Things to do.
1. Using the text on spherical mirrors, explain what makes a spherical mirror a concave mirror.
2. According to the spherical mirrors text, what did Chinese people begin making mirrors with in 500 AD?

Document text.
=== Begin Enclosure ===
A spherical mirror is a mirror that has the shape of a piece cut out of a spherical surface. There are two types of spherical mirrors: concave mirror and convex mirror. In this article, we will be studying the spherical mirror structure and its different types in detail.
Table of Contents:
History of Spherical Mirrors in Human Civilization
- The first mirrors used by humans were most likely pools of water. The earliest known manufactured mirrors were polished stone pieces.
- Back in 500 AD, Chinese people began making mirrors with silver-mercury amalgams.
- Claudius Ptolemy conducted various experiments with curved polished iron mirrors.
There are a few basic terminologies that one needs to know while studying spherical mirrors, and they are:
Center of Curvature
The point in the centre of the mirror passes through the curve of the mirror and has the same tangent and curvature at that point.
Radius of Curvature
It’s the linear distance between the pole and the centre of curvature.
The imaginary line passes through the optical centre and the centre of curvature of any lens or a spherical mirror.
The midpoint of the spherical mirror.
An aperture of a mirror or lens is a point from which the reflection of light actually happens. It also gives the size of the mirror.
Principal Focus can also be called Focal Point. It’s on the axis of a mirror or lens wherein rays of light parallel to the axis converge or appear to converge after reflection or refraction.
It’s any given point, where light rays parallel to the principal axis, will converge after getting reflected from the mirror.
Types of Spherical Mirrors
Spherical mirrors are of two types, and they are classified as follows:
- Concave Mirror
- Convex Mirror
Watch the video below to understand the spherical mirror
We know that a cut-out of a reflective sphere is a spherical mirror. If the reflective surface is on the side curved inwards, it is a concave mirror. Concave mirrors are commonly used as shaving mirrors or by dentists and even in telescopes. The reflected image is magnified but the field of view is limited. Concave mirrors are also called converging mirrors.
=== End Enclosure ===
Data extract.
=== Begin Enclosure ===
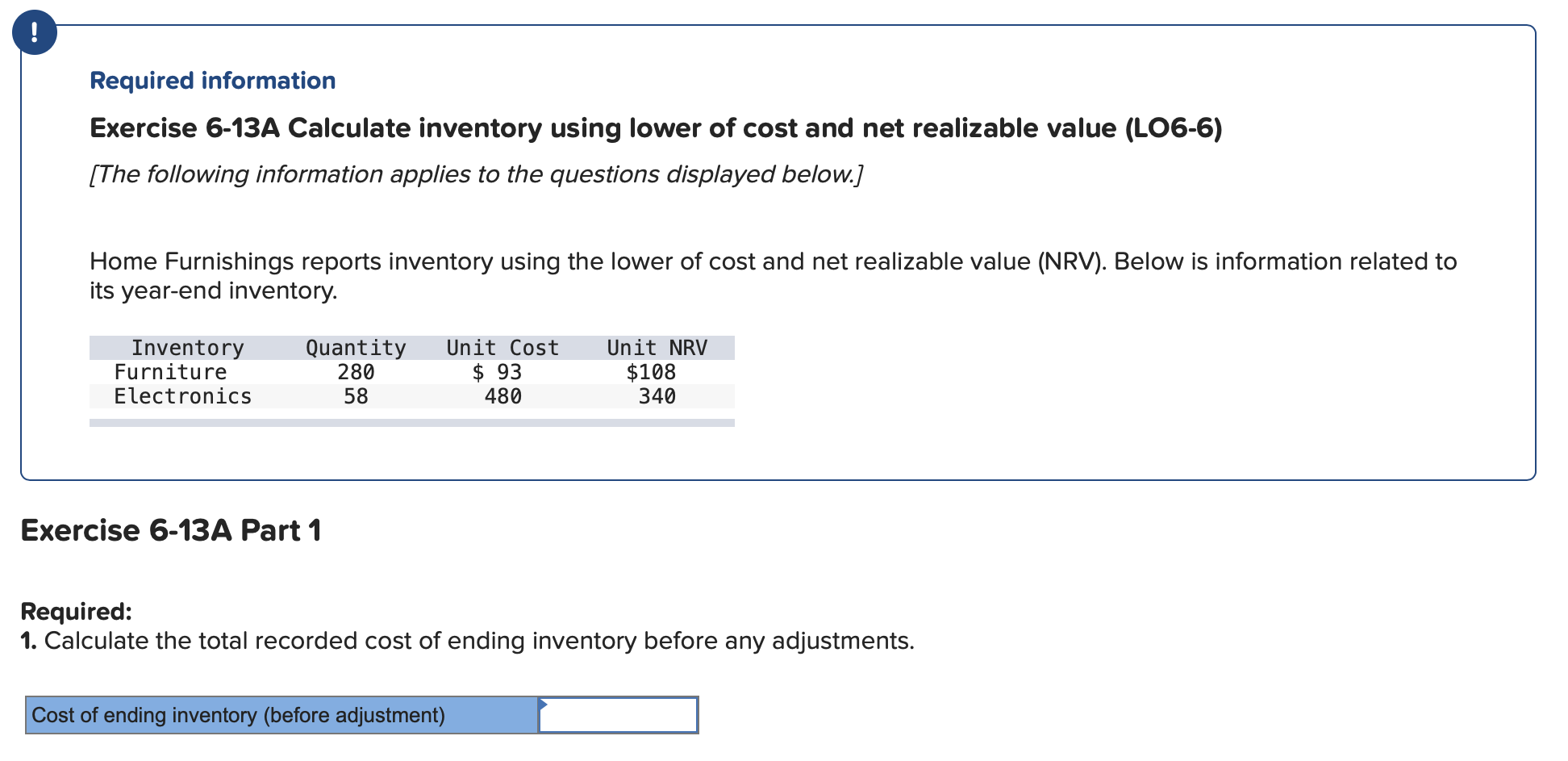  ! Required information Exercise 6-13A Calculate inventory using lower of cost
=== End Enclosure ===
Answers to the tasks.
1. A spherical mirror is a cut-out of a reflective sphere. It is a concave mirror when its reflective surface is on the side that curves inwards.

2. They began making mirrors with silver-mercury amalgams.